[Start of Attachment]

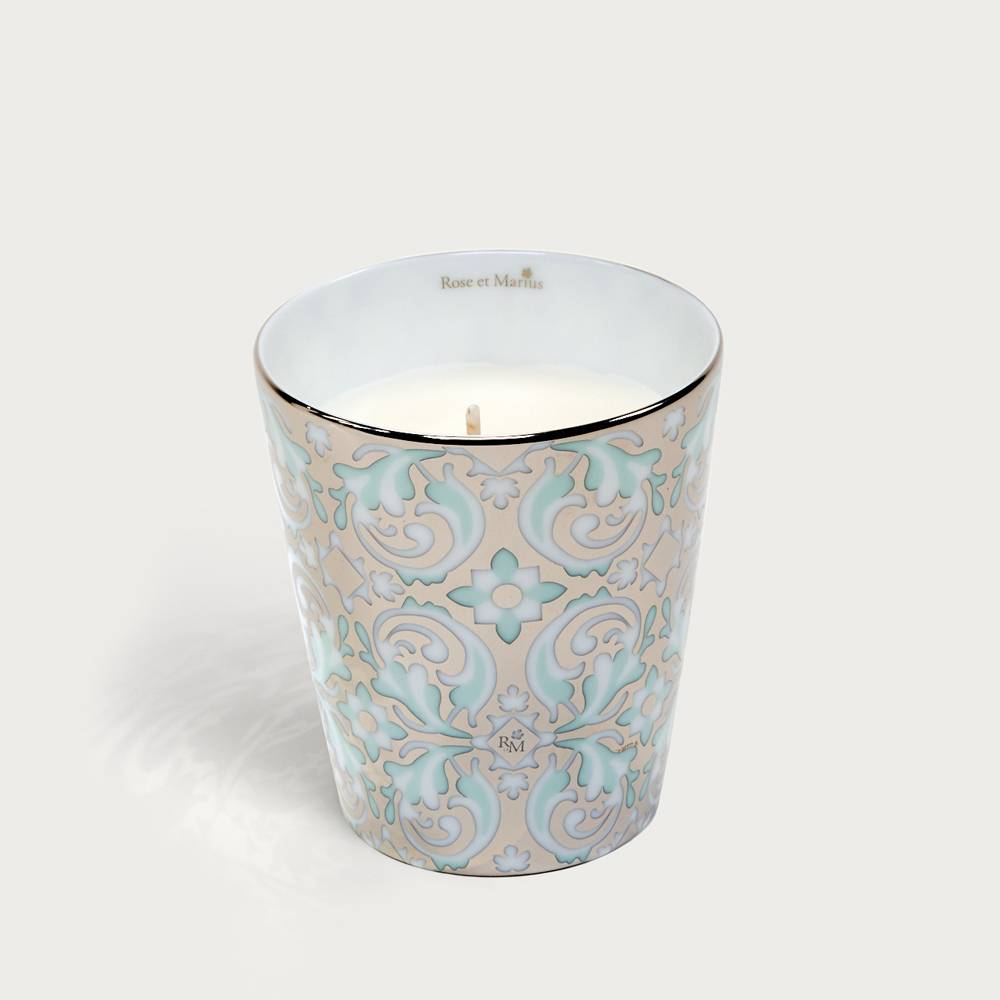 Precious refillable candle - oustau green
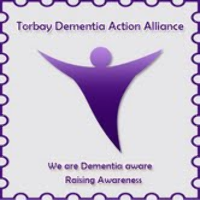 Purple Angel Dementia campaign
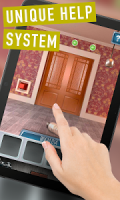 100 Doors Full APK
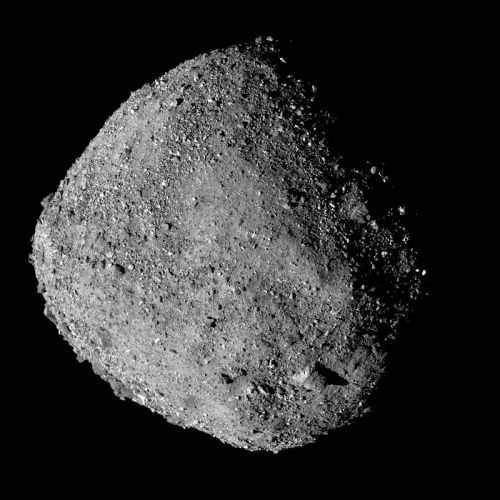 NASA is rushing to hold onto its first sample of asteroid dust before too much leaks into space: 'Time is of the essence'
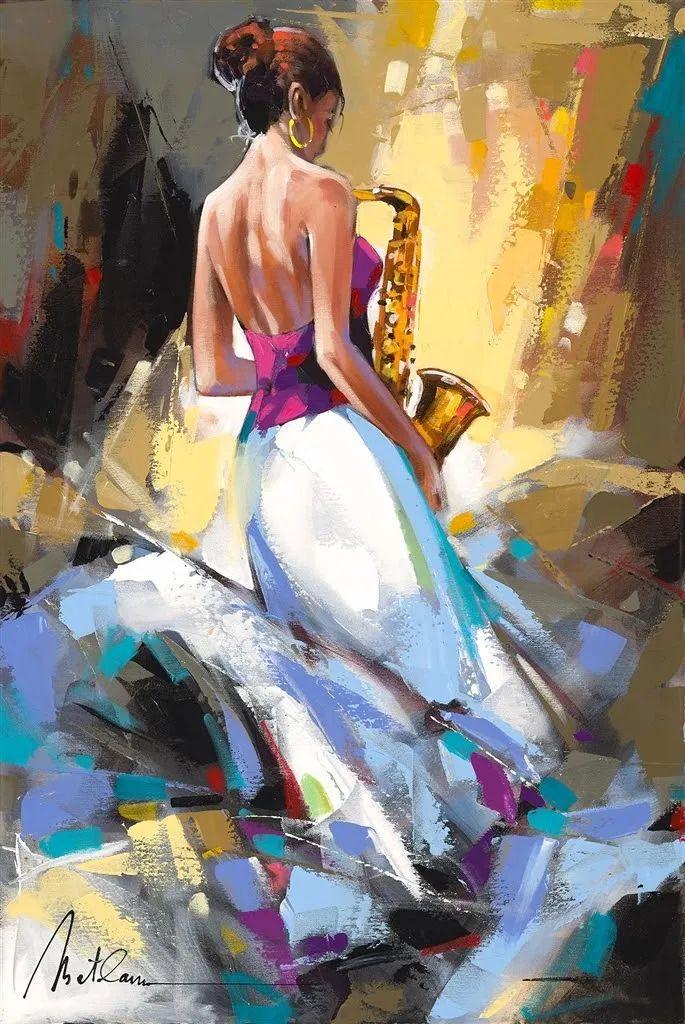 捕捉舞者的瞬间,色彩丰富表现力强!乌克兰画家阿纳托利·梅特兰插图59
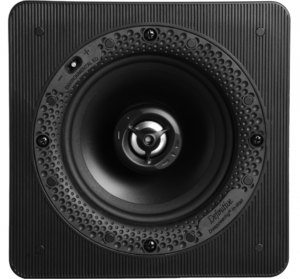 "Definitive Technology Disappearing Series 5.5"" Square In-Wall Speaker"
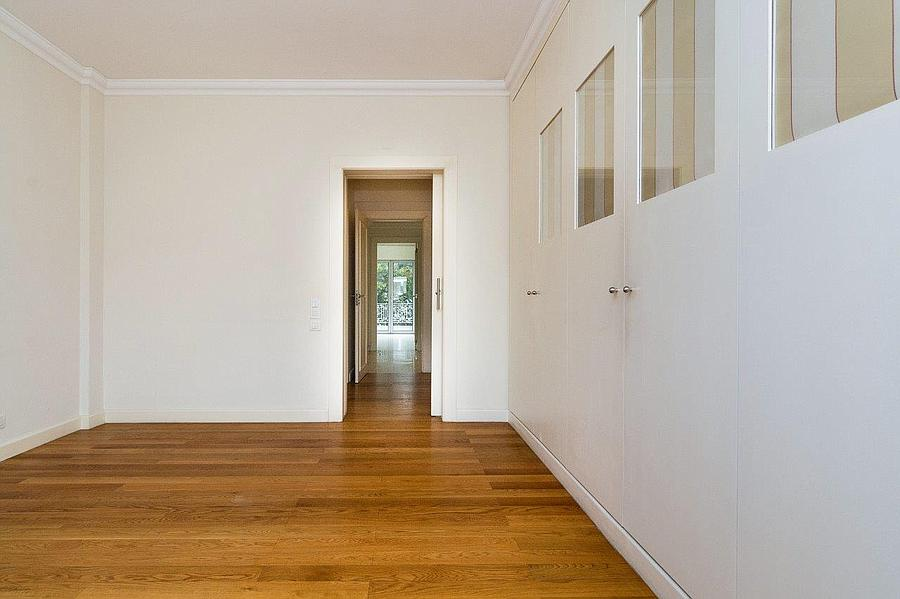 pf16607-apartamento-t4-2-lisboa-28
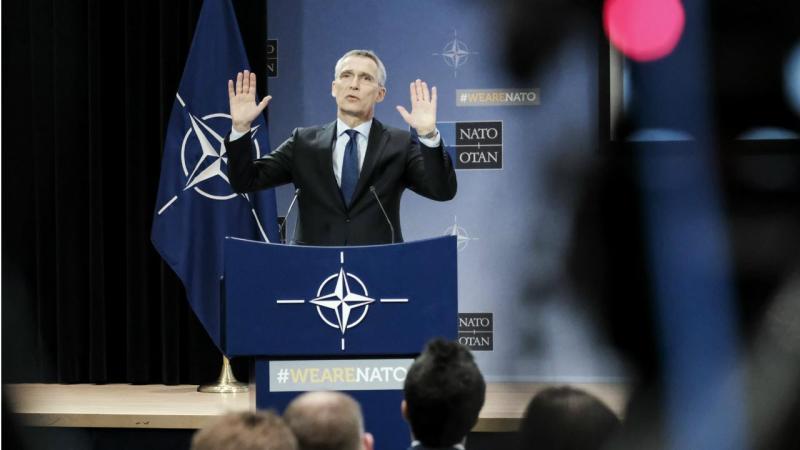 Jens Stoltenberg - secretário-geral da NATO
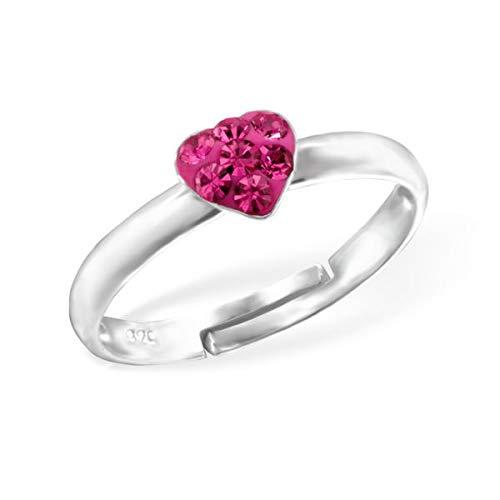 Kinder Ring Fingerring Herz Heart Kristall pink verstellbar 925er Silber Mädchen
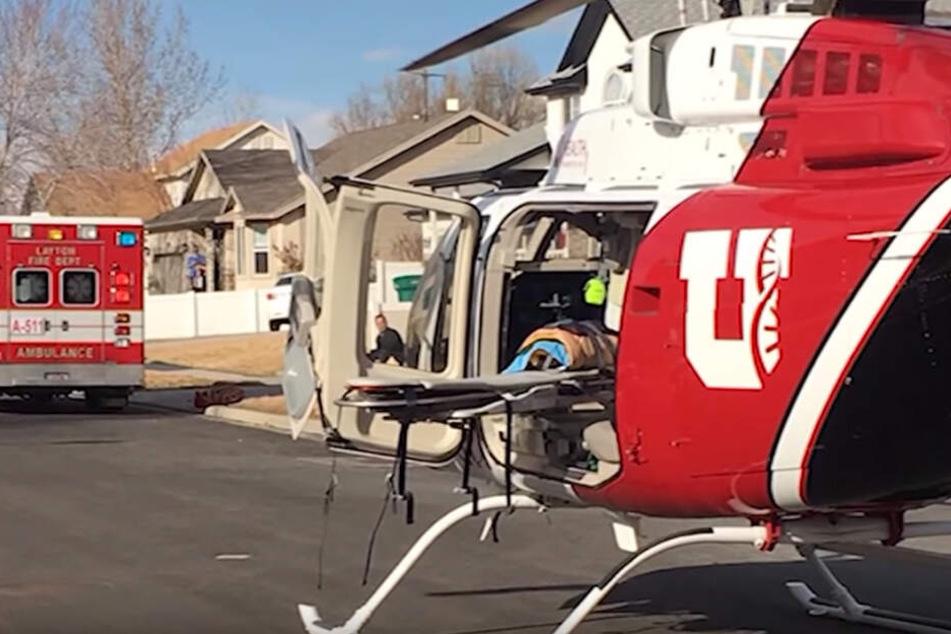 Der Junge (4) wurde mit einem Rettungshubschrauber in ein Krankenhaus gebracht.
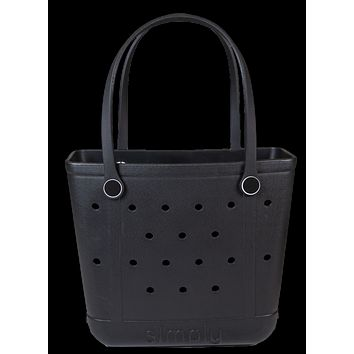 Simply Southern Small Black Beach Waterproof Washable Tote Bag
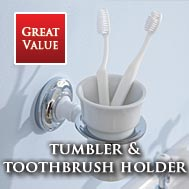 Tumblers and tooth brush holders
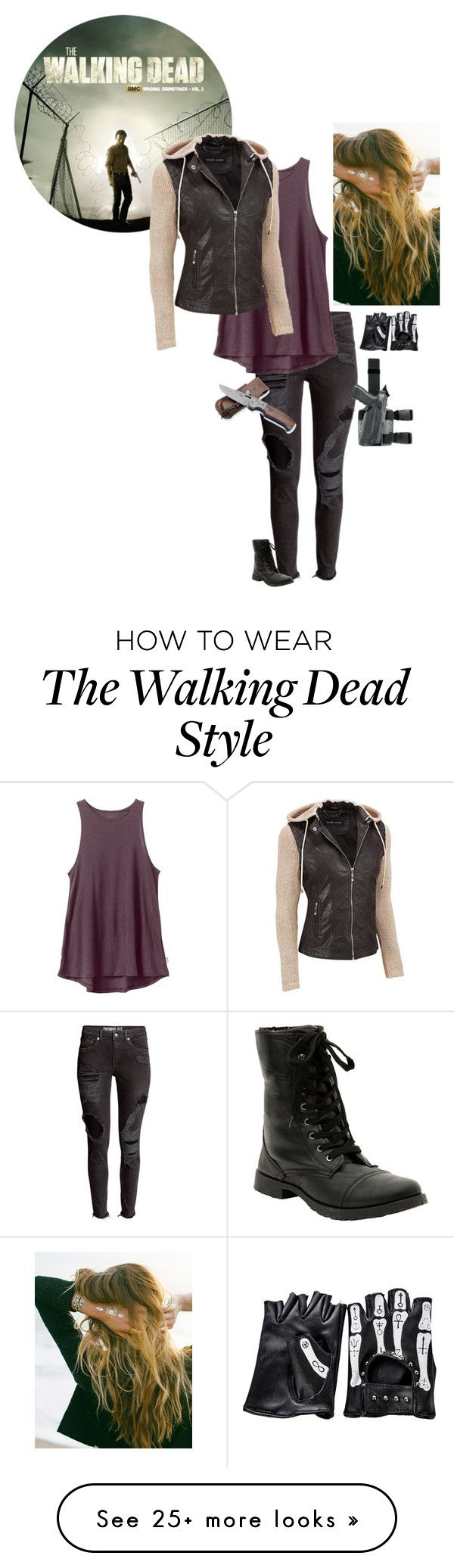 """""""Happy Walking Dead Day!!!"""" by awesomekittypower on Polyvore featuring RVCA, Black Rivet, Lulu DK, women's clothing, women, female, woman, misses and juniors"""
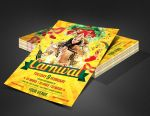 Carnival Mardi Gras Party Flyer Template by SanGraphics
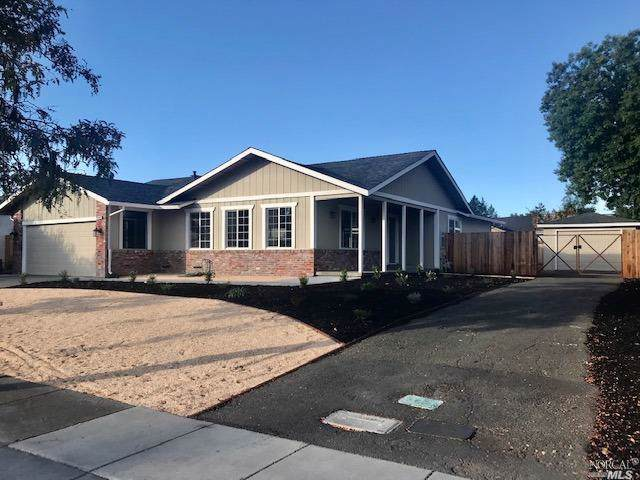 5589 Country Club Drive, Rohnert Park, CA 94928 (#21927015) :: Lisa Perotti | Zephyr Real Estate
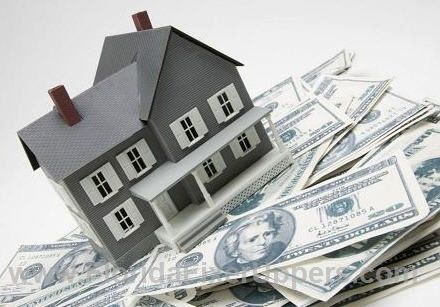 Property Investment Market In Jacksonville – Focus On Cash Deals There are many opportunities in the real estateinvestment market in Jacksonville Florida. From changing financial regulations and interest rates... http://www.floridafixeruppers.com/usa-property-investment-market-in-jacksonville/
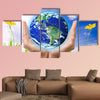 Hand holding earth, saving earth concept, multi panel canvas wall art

[End of Attachment]

From the records above, copy only the lines running from the line containing "Jens Stoltenberg - secretário-geral da NATO" to the line containing "5589 Country Club", both ends included. Leave the pictures out.

 Jens Stoltenberg - secretário-geral da NATO
 Kinder Ring Fingerring Herz Heart Kristall pink verstellbar 925er Silber Mädchen
 Der Junge (4) wurde mit einem Rettungshubschrauber in ein Krankenhaus gebracht.
 Simply Southern Small Black Beach Waterproof Washable Tote Bag
 Tumblers and tooth brush holders
 """""""Happy Walking Dead Day!!!"""" by awesomekittypower on Polyvore featuring RVCA, Black Rivet, Lulu DK, women's clothing, women, female, woman, misses and juniors"""
 Carnival Mardi Gras Party Flyer Template by SanGraphics
 5589 Country Club Drive, Rohnert Park, CA 94928 (#21927015) :: Lisa Perotti | Zephyr Real Estate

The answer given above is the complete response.